Lei è stata l’apripista della nobile arte nel nostro Paese. Cosa ne pensa di quello che sta accadendo alle Olimpiadi?
«Non entro nel merito della medicina, io non sono un medico. Ci sono dei parametri e dei valori diversi tra l’Iba, ente mondiale del pugilato, e il Cio. Quindi ai Mondiali queste due atlete hanno partecipato e poi durante la competizione sono state escluse. L’algerina e la pugile di Taiwan non sono venute fuori dal nulla, sono conosciute, quindi io mi chiedo perché attendere i Giochi Olimpici per domandarsi se un’atleta donna con valori alti di testosterone possa combattere contro un’altra donna con valori regolari? Non si poteva risolvere prima questo contenzioso? Se questi valori del testosterone sono alti come quelli di un uomo, bisogna fare attenzione. Cosa dobbiamo aspettare? Che Carini si faccia male?».

Cosa è cambiato in un anno, dai Mondiali alle Olimpiadi per permettere loro di competere?
«I valori per competere ai Mondiali sono diversi rispetto a quelli dei Giochi. E poi potrebbe essere che abbiano fatto una cura per abbassare questi valori. Però mi lasci dire una co sa».

Prego.
«Con il pugilato non si scherza, non stiamo parlando di dama, scacchi o freccette, con tutto il rispetto. Quindi se ci sono dei parametri che servono per tutelare gli atleti, non ci si può permettere di commettere errori. E l’errore qui è alla base, alle loro Federazioni di origine, non possono combattere. Se durante l’esame della vista il risultato è di una vista troppo bassa, non si può fare il pugilato. E questa è la stessa cosa. L’atleta deve essere tutelato».

Questo discorso era già uscito con Caster Semenya nell’atletica, ma in uno sport di contatto questa disparità è ancora più evidente?
«Assolutamente sì. A livello traumatico non c’è paragone. Basta un pugno fatto male per rovinare una carriera e una vita. Io non sono d’accordo. Al di là dell’esito sportivo, Semenya non faceva male a nessuno. Accorgersene adesso è troppo tardi, bisognerebbe avere delle regole comuni tra le Federazioni e il Cio per tutelare gli atleti. Qui fallisce il sistema».

DOMANDE SUL TESTO:
A. Cita dall'intervista sul pugilato tutto il passo che va da "Cosa è cambiato" giù fino a "ancora più evidente?".
B. Rispondi alle seguenti domande basandoti sull'intervista sul pugilato.
(i) Tra quali due enti, secondo l'intervista, ci sono parametri e valori diversi?
(ii) Quali attività vengono citate come esempi di ciò di cui non si sta parlando quando si parla di pugilato?
(iii) In quale sport era già emersa la questione con Caster Semenya?

DATI FORNITI:
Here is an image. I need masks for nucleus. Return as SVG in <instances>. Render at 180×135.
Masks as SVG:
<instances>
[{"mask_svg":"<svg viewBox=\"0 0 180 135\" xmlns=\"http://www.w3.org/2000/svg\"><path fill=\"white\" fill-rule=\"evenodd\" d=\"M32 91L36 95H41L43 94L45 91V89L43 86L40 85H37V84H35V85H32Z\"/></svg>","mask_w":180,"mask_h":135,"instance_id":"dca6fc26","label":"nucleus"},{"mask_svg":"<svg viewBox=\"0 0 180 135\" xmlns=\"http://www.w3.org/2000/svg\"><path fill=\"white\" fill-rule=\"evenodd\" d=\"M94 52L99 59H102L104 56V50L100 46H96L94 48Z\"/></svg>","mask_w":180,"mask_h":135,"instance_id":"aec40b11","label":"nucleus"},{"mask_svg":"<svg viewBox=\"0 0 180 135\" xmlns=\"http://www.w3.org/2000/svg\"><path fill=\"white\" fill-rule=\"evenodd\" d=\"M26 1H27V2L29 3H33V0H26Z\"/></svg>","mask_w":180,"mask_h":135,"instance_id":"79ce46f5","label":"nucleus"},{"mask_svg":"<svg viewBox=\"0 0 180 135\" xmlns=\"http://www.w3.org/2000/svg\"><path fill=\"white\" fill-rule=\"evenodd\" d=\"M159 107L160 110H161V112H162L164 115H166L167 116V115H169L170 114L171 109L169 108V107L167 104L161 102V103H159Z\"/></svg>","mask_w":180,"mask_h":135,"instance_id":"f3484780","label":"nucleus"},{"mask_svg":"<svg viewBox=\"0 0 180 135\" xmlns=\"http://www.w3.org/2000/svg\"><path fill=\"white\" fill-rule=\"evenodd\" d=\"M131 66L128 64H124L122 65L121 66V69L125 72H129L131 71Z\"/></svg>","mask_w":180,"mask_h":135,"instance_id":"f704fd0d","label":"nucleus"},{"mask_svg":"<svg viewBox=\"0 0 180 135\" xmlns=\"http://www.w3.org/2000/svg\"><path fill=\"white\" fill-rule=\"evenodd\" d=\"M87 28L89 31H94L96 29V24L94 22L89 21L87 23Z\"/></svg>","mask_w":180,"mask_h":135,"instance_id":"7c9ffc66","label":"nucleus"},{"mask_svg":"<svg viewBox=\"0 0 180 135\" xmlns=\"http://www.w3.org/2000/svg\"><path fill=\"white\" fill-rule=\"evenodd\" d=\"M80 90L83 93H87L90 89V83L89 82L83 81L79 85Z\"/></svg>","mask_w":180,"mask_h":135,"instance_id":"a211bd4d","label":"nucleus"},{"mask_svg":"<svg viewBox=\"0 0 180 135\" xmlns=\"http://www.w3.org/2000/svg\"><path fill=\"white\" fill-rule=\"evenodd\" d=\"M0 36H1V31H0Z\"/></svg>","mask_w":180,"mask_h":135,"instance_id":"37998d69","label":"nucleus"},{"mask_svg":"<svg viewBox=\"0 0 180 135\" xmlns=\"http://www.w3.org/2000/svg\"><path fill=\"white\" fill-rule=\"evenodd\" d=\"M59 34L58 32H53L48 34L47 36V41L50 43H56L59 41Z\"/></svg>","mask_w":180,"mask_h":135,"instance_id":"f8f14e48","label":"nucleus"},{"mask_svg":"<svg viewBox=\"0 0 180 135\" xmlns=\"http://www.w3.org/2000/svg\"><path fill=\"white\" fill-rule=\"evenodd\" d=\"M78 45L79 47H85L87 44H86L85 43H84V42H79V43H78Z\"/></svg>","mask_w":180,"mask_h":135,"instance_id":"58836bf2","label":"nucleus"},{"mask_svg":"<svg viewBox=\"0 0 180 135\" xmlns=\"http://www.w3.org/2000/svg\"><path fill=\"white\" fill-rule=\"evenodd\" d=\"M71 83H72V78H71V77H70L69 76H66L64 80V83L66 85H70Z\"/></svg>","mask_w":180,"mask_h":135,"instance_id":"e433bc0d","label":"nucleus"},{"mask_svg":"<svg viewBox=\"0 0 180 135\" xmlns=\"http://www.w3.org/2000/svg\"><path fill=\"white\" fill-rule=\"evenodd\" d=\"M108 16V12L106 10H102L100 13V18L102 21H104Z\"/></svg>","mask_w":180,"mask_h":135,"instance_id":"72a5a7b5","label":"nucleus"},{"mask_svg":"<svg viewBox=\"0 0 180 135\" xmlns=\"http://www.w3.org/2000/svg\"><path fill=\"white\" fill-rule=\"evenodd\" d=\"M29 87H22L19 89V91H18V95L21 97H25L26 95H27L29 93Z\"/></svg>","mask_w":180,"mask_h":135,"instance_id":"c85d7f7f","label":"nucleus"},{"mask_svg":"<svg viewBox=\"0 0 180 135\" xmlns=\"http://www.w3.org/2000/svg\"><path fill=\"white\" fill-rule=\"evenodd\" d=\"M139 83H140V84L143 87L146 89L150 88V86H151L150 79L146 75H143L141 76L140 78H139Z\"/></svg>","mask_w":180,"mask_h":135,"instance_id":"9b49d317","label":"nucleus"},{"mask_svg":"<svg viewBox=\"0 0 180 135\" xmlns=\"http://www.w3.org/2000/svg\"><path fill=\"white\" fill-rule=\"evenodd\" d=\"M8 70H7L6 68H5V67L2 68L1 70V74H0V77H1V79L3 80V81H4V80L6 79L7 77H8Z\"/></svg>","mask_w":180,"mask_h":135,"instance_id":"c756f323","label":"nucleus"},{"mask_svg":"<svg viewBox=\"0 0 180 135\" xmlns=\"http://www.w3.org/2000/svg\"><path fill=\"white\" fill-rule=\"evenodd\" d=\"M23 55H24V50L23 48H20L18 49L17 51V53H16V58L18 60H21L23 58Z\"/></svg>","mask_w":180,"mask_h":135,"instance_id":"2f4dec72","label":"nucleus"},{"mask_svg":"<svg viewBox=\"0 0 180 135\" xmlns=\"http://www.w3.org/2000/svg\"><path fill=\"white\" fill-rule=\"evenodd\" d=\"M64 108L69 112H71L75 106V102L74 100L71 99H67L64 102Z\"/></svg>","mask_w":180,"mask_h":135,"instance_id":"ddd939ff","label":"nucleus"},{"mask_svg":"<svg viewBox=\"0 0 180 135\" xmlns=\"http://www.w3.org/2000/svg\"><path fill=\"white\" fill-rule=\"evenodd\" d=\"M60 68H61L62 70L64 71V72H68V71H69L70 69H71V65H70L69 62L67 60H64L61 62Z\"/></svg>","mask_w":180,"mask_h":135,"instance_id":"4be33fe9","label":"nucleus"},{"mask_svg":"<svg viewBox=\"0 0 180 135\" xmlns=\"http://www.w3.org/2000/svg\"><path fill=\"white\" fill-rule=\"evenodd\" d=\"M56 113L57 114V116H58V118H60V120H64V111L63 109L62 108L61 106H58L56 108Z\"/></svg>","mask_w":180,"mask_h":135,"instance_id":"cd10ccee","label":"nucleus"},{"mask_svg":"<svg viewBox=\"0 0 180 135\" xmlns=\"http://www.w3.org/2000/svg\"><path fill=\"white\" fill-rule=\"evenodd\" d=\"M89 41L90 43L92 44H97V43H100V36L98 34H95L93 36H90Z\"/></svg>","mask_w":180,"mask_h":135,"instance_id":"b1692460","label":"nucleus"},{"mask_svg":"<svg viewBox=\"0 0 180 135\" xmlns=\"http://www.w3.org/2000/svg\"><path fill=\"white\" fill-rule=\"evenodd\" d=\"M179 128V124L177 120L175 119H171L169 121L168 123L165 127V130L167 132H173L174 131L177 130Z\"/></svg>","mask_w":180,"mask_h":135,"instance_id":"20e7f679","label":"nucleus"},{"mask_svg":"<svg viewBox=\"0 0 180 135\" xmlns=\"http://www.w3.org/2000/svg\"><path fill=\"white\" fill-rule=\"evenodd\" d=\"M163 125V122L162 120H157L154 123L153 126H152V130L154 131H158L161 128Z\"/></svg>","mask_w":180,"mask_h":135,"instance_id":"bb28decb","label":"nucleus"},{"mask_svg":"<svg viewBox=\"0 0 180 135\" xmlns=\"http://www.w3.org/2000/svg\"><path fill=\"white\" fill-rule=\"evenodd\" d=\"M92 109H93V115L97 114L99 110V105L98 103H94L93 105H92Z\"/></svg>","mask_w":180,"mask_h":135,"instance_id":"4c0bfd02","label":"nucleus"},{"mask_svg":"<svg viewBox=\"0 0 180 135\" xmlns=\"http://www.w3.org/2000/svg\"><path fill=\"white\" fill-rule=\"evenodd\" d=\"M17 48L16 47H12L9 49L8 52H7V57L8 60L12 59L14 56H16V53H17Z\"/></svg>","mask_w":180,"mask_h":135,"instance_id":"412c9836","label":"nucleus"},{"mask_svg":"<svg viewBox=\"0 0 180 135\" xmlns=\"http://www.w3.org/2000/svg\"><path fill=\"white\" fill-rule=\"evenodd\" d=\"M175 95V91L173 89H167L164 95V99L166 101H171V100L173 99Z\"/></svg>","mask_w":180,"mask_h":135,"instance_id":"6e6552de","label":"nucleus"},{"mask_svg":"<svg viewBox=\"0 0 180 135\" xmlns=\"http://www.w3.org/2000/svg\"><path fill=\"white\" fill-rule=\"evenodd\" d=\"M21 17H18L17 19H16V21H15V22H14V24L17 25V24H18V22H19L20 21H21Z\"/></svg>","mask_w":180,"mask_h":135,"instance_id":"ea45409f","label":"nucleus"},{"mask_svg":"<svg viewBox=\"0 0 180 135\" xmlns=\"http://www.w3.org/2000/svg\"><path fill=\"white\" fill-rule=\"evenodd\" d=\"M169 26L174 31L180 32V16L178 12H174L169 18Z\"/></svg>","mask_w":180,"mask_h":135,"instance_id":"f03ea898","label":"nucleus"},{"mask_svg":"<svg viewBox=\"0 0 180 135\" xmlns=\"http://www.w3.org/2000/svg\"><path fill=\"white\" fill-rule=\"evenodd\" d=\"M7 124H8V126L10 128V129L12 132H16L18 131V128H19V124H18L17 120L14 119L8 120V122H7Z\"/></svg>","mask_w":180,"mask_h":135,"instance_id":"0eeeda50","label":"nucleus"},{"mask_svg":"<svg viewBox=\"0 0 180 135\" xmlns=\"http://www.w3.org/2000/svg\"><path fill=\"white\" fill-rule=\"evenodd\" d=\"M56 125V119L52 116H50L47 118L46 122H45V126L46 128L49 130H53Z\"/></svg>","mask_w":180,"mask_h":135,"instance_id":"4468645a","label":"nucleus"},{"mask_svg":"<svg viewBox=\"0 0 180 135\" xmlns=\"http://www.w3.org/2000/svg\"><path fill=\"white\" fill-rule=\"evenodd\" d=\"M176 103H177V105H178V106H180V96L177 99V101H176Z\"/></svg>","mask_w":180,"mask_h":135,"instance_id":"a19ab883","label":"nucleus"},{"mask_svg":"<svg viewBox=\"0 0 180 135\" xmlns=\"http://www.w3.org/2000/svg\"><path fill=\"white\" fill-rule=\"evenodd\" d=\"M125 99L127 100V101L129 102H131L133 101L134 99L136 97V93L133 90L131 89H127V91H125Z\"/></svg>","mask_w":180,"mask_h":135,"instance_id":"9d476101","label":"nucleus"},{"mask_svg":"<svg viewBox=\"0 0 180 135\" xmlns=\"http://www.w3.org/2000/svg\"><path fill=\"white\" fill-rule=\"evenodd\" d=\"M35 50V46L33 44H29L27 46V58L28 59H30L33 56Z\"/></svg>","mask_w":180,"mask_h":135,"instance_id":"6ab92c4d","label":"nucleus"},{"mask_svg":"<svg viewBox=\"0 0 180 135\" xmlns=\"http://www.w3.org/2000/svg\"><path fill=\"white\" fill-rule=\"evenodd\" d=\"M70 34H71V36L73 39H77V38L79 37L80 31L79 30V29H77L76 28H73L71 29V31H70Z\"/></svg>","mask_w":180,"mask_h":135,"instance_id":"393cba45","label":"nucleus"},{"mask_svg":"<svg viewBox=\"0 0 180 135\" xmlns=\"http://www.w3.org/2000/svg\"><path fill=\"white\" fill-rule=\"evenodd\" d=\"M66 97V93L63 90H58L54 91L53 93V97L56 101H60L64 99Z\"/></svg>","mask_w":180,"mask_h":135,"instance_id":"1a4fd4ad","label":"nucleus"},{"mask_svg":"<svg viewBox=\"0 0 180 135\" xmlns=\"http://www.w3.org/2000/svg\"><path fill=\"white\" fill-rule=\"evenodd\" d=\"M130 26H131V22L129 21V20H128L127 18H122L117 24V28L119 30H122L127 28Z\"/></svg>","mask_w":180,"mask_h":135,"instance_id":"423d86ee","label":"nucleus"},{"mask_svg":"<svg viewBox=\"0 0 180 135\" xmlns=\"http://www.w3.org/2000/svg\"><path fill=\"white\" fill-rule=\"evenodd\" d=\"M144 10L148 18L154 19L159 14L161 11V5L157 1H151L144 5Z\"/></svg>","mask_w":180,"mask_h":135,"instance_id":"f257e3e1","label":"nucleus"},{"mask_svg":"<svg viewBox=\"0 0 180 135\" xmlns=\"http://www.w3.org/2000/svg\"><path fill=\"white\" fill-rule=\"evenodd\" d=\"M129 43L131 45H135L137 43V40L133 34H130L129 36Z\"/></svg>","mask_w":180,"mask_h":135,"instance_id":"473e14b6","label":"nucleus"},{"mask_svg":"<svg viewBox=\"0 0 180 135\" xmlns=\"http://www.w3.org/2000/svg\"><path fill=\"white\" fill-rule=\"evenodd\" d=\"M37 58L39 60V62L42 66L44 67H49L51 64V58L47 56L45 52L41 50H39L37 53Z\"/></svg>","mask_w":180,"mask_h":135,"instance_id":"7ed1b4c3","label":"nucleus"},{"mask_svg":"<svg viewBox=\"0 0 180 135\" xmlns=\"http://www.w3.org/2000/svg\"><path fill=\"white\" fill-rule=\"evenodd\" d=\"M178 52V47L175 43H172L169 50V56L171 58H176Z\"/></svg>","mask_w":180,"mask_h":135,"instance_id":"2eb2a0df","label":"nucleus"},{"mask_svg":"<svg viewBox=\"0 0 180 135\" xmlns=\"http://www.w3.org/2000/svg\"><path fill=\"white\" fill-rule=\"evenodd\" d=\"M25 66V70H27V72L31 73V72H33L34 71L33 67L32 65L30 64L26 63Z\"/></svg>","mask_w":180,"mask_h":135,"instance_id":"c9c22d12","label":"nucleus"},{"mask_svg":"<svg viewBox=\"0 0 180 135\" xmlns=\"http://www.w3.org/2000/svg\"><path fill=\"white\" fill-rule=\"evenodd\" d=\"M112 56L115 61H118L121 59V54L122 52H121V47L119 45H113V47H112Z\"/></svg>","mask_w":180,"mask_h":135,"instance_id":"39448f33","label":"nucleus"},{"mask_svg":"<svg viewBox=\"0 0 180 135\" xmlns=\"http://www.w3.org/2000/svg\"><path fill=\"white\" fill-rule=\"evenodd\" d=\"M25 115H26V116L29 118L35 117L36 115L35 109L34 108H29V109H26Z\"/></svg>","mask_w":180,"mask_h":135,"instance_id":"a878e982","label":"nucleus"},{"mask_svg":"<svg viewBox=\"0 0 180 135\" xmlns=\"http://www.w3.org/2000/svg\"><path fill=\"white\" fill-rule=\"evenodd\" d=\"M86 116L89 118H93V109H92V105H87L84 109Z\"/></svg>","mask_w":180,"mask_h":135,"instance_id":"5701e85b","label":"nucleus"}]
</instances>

ELENCO DELLE SOLUZIONI:
A.
Cosa è cambiato in un anno, dai Mondiali alle Olimpiadi per permettere loro di competere?
«I valori per competere ai Mondiali sono diversi rispetto a quelli dei Giochi. E poi potrebbe essere che abbiano fatto una cura per abbassare questi valori. Però mi lasci dire una co sa».

Prego.
«Con il pugilato non si scherza, non stiamo parlando di dama, scacchi o freccette, con tutto il rispetto. Quindi se ci sono dei parametri che servono per tutelare gli atleti, non ci si può permettere di commettere errori. E l’errore qui è alla base, alle loro Federazioni di origine, non possono combattere. Se durante l’esame della vista il risultato è di una vista troppo bassa, non si può fare il pugilato. E questa è la stessa cosa. L’atleta deve essere tutelato».

Questo discorso era già uscito con Caster Semenya nell’atletica, ma in uno sport di contatto questa disparità è ancora più evidente?

B.
(i) Tra l'Iba e il Cio.
(ii) Dama, scacchi e freccette.
(iii) Nell'atletica.